第2話知らない世界

あれから三十分くらい経っただろうか。

とにかく冷静になるために歩き回った。

しかし、知ってる動物もいなければ、知ってる植物もなかった。

遠くに見える建物は、まだまだ遠い。

人は一人もいない。

ただひたすら建物に向かって歩き続けた。

さらに三十分後…。

「いや…遠!?何この遠さ!なんか距離変わってる気がしないんだけど?」

知っているものが何もないこの場所で、ただ一人叫びながら歩き続けた。

『シャァアア‼︎』

森の方から大きな鳴き声が聞こえた。

「何の音⁉︎」

音のなった方を見た。

そこには、見た事のない生き物がいた。

見た目は猫に近い…が、猫より一回り大きかった。

そして、猫より凶暴な感じだ。

『グルァアア、グァウッ!』

長い爪を立てながら左足を前にだし、僕の方に飛びかかってきた。

「うあああっ!」

最後を覚悟したが、反射だろうか。

両手で顔を覆い隠し、自分の体を守るように体を丸めていた。

「ヤーッ!」

女の人の声と同時に、目の前で何かがぶつかる音がした。

おそるおそる目を開けると、さっきまでいた猫みたいなやつの姿はなく、

見た事のないデザインの服を着た女の人が立っていた。

「大丈夫!?怪我してない?」

慌てて聞いてくる女の人。

「はっ、はい!大丈夫です。助けていただいてありがとうございます!」

初めて会う人の前では「自分を取り繕え」と教わってきたため、ついいつも通り自分を作ってしまう。

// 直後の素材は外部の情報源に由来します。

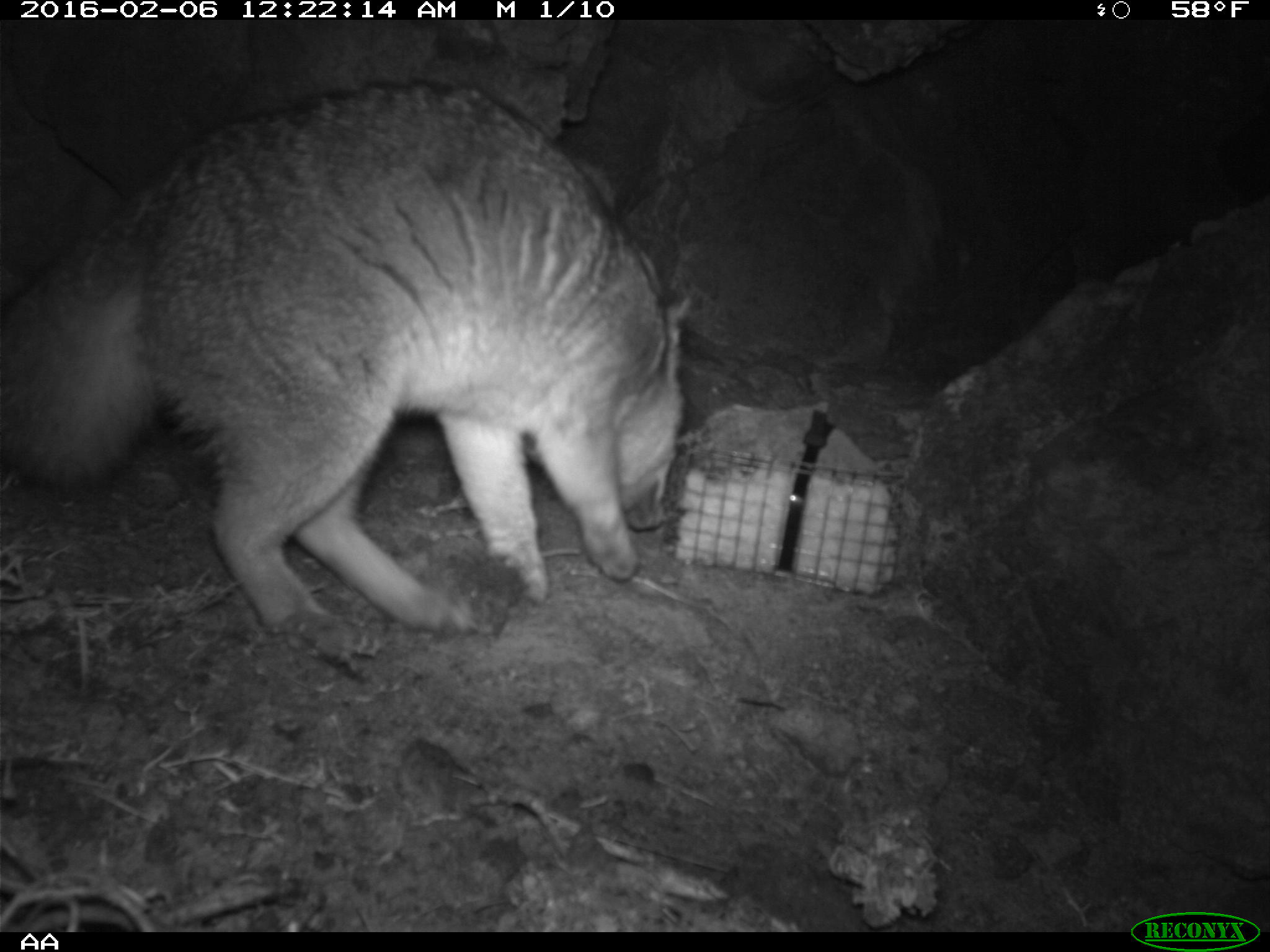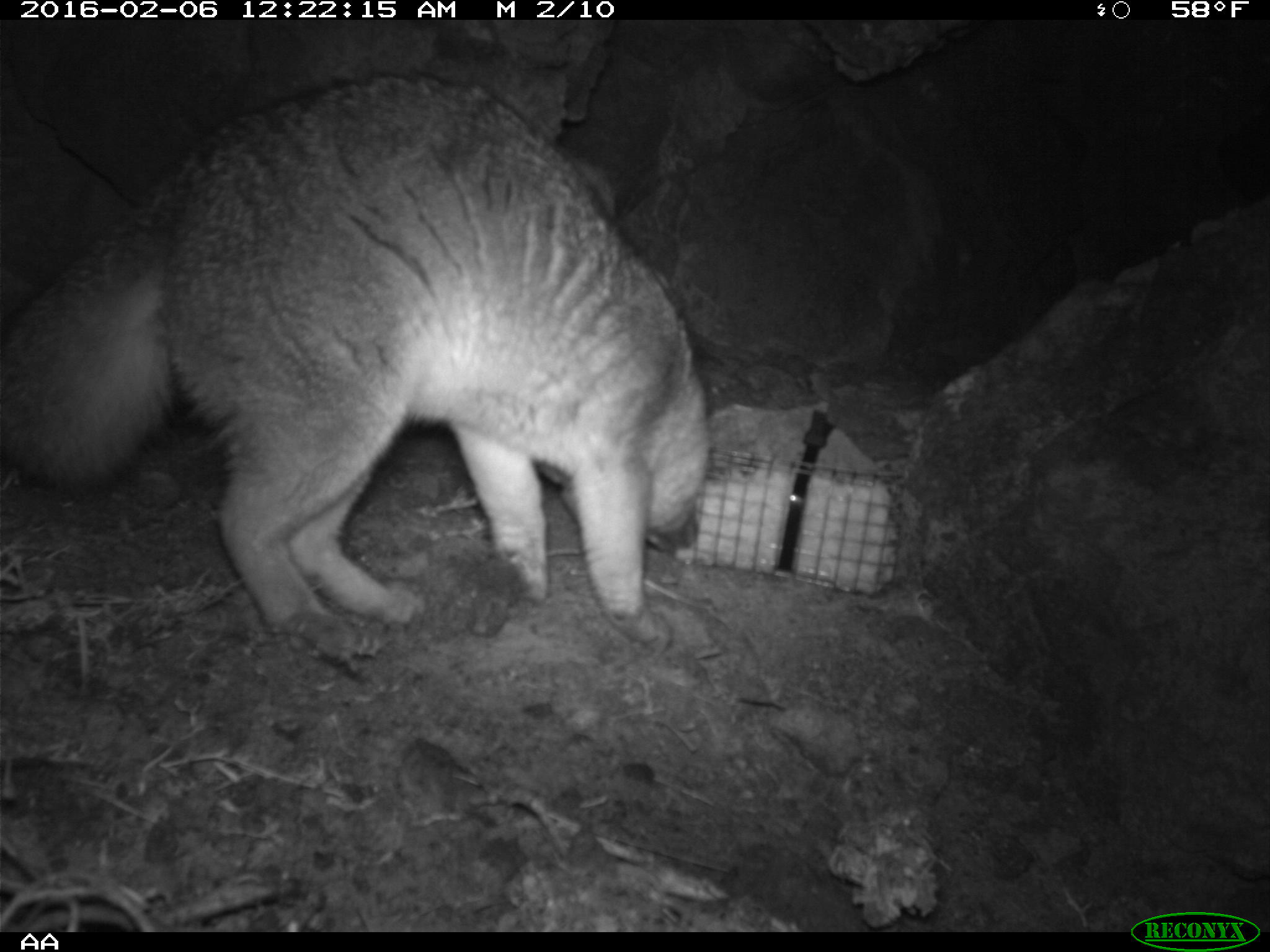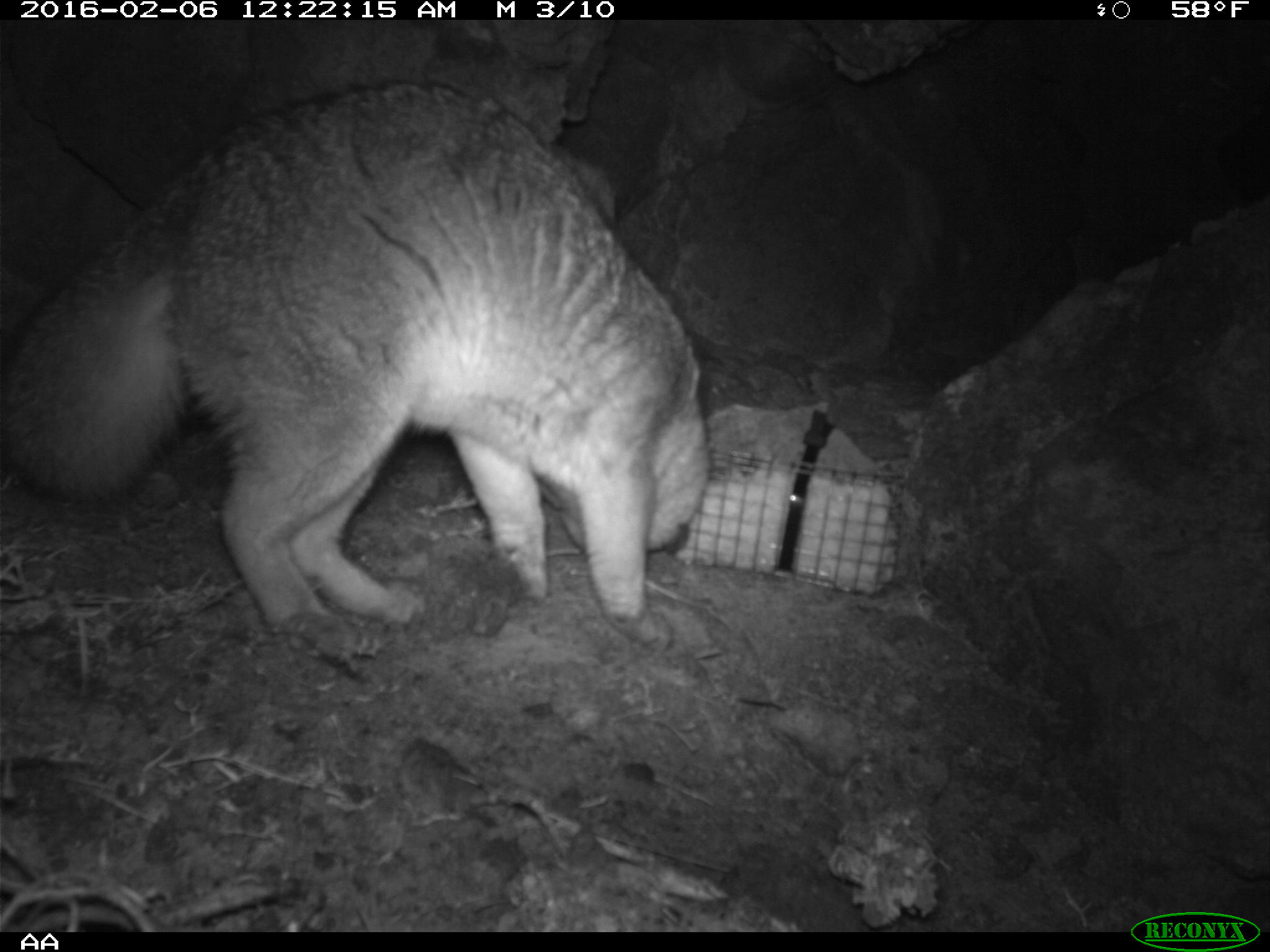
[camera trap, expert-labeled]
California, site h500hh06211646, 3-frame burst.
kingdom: Animalia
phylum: Chordata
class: Mammalia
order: Carnivora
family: Canidae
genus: Urocyon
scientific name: Urocyon littoralis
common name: island fox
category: fox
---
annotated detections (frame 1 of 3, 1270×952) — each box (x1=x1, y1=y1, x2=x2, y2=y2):
fox: (x1=0, y1=76, x2=689, y2=648)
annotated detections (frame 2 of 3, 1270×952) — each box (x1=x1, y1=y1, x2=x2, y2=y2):
fox: (x1=0, y1=74, x2=710, y2=660)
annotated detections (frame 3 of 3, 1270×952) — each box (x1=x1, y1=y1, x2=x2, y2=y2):
fox: (x1=7, y1=81, x2=707, y2=622)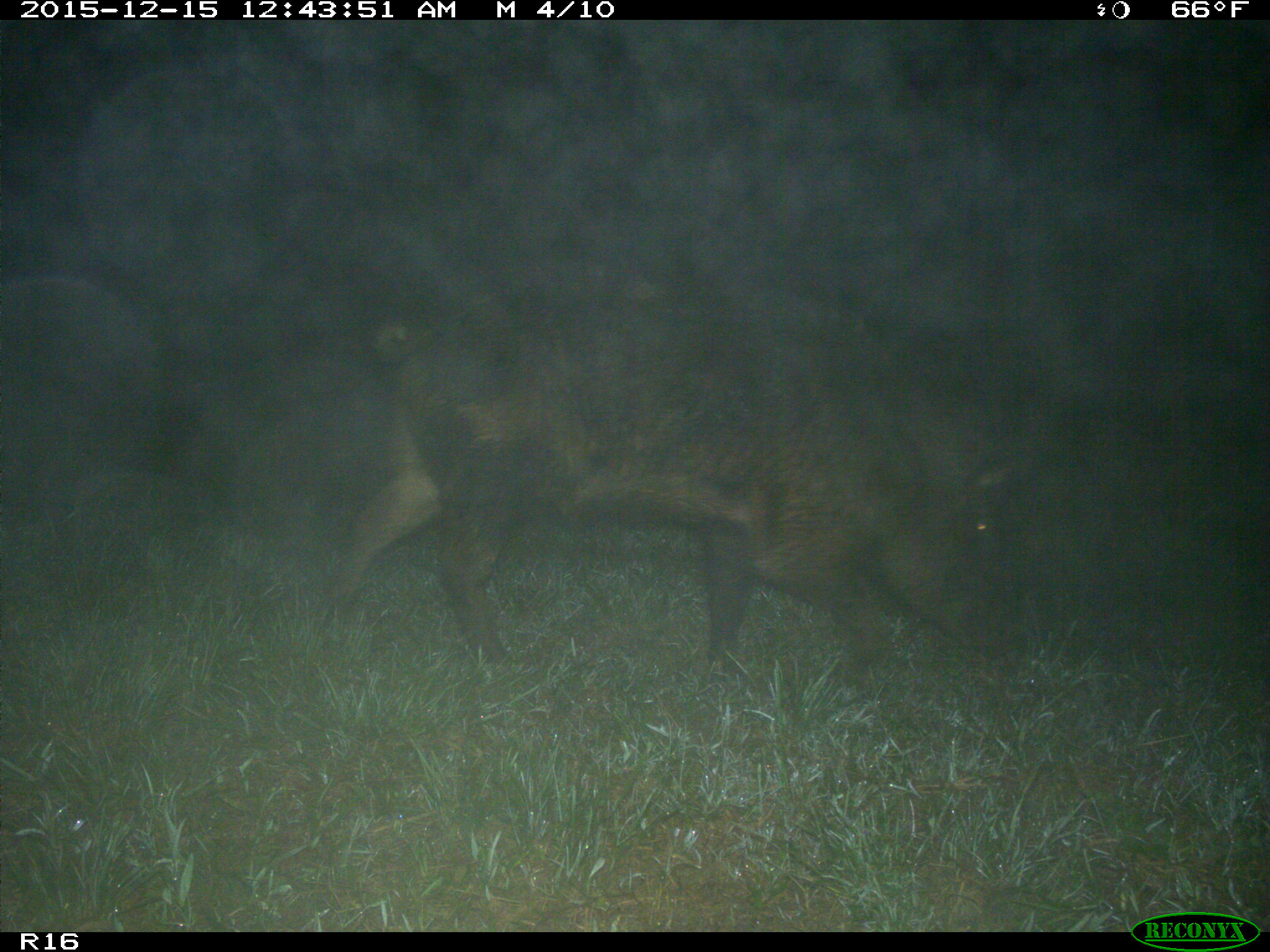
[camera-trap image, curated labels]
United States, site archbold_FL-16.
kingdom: Animalia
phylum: Chordata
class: Mammalia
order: Artiodactyla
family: Suidae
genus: Sus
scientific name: Sus scrofa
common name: wild boar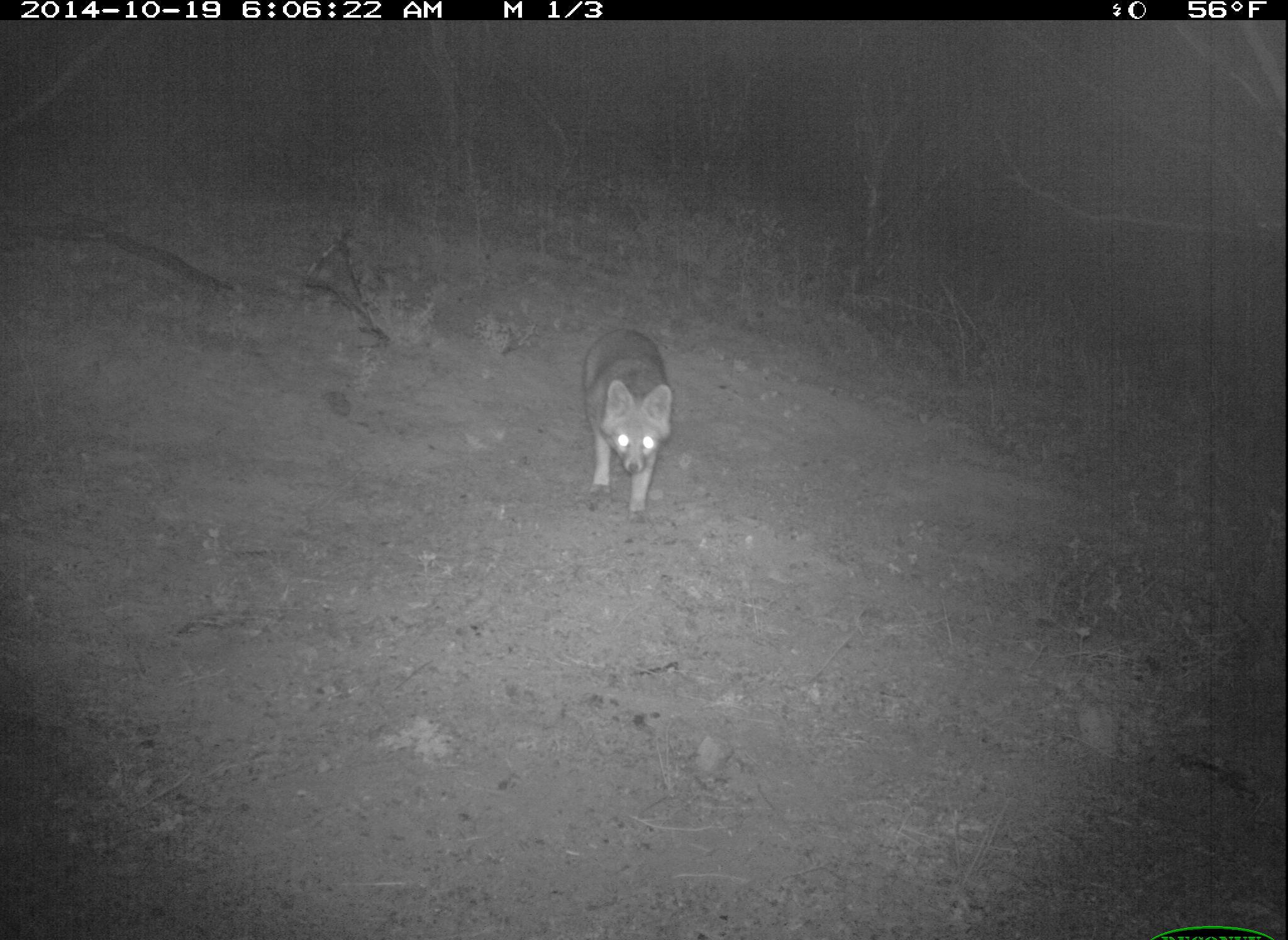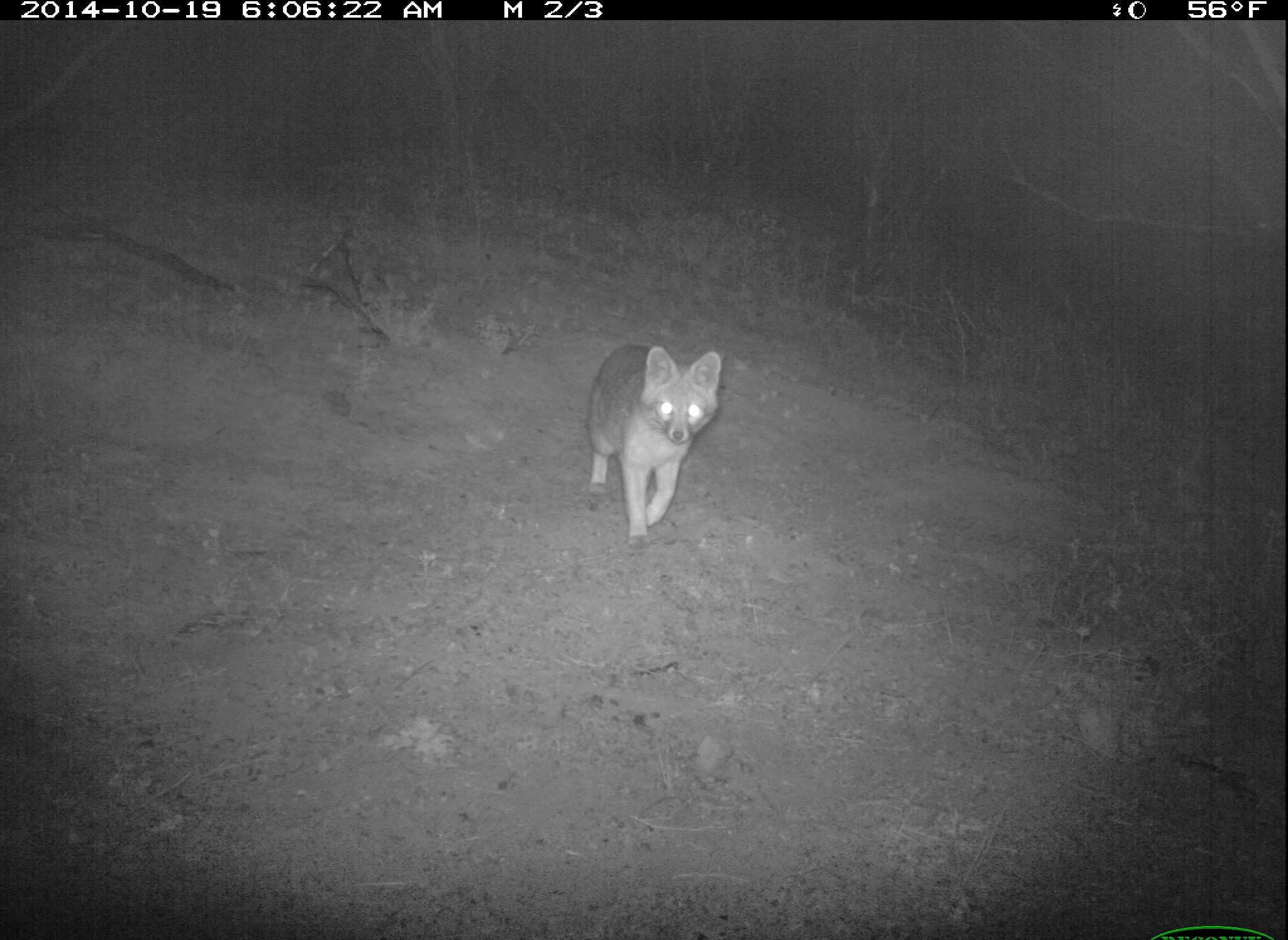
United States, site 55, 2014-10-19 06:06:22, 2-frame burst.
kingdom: Animalia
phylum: Chordata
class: Mammalia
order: Carnivora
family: Canidae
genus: Urocyon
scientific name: Urocyon cinereoargenteus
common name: gray fox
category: fox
Fox (gray fox) (Urocyon cinereoargenteus).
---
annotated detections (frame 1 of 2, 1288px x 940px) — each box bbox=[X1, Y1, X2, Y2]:
fox: bbox=[579, 325, 676, 526]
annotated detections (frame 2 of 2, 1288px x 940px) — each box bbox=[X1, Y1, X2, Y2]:
fox: bbox=[576, 341, 719, 554]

「あーいいの、いいの。怪我がなけりゃ私は怒られなくて済むから。

あっそうそう、自己紹介遅れてごめんね〜!

私は、リン・モク!この世界の人たちはみんなあのドーム内で暮らしてるの。」

そう言って俺が目指していた場所を指さてた。

「あなたずっとあれに向かってただ歩いてたでしょ?

あれねー不思議な力で、特別な腕輪してないと近づけないようになってんの。

いきなりこんなところに連れてこられてびっくりしたでしょ?

うちのボスが、色々と失敗しちゃって。

まあ私がきたからにはとりあえず、だいじょーぶよ!」

親指を立てて、笑いながらそういった。

「ありがとうございます…、

えと、一応僕も自己紹介しておきますね。

蒼野緑って言います。

今回は本当に助けていただいてありがとうございました。

ちょょっとまだ状況が飲み込めていないんですけど…。」

少し謙るように言った。

「なるほどね…。正直私に言われても困るっていうか…。

とりあえず着いてきて、としか言いようがないんだよね。

とりあえず、この腕輪つけてくれない?

そうしないとあそこに行けないから!」

また、僕の目ざいしていた場所を指差しながら言った。

「…分かりました。とりあえず、あなたのいう通りにします。

ここがどこなのかも気になりますし…。」

「話が早くて助かるわ〜。

じゃあとりあえず、あそこまでいきましょうか。」

言われた通りに腕輪をはめた俺は、リンさんに着いて行くのだった。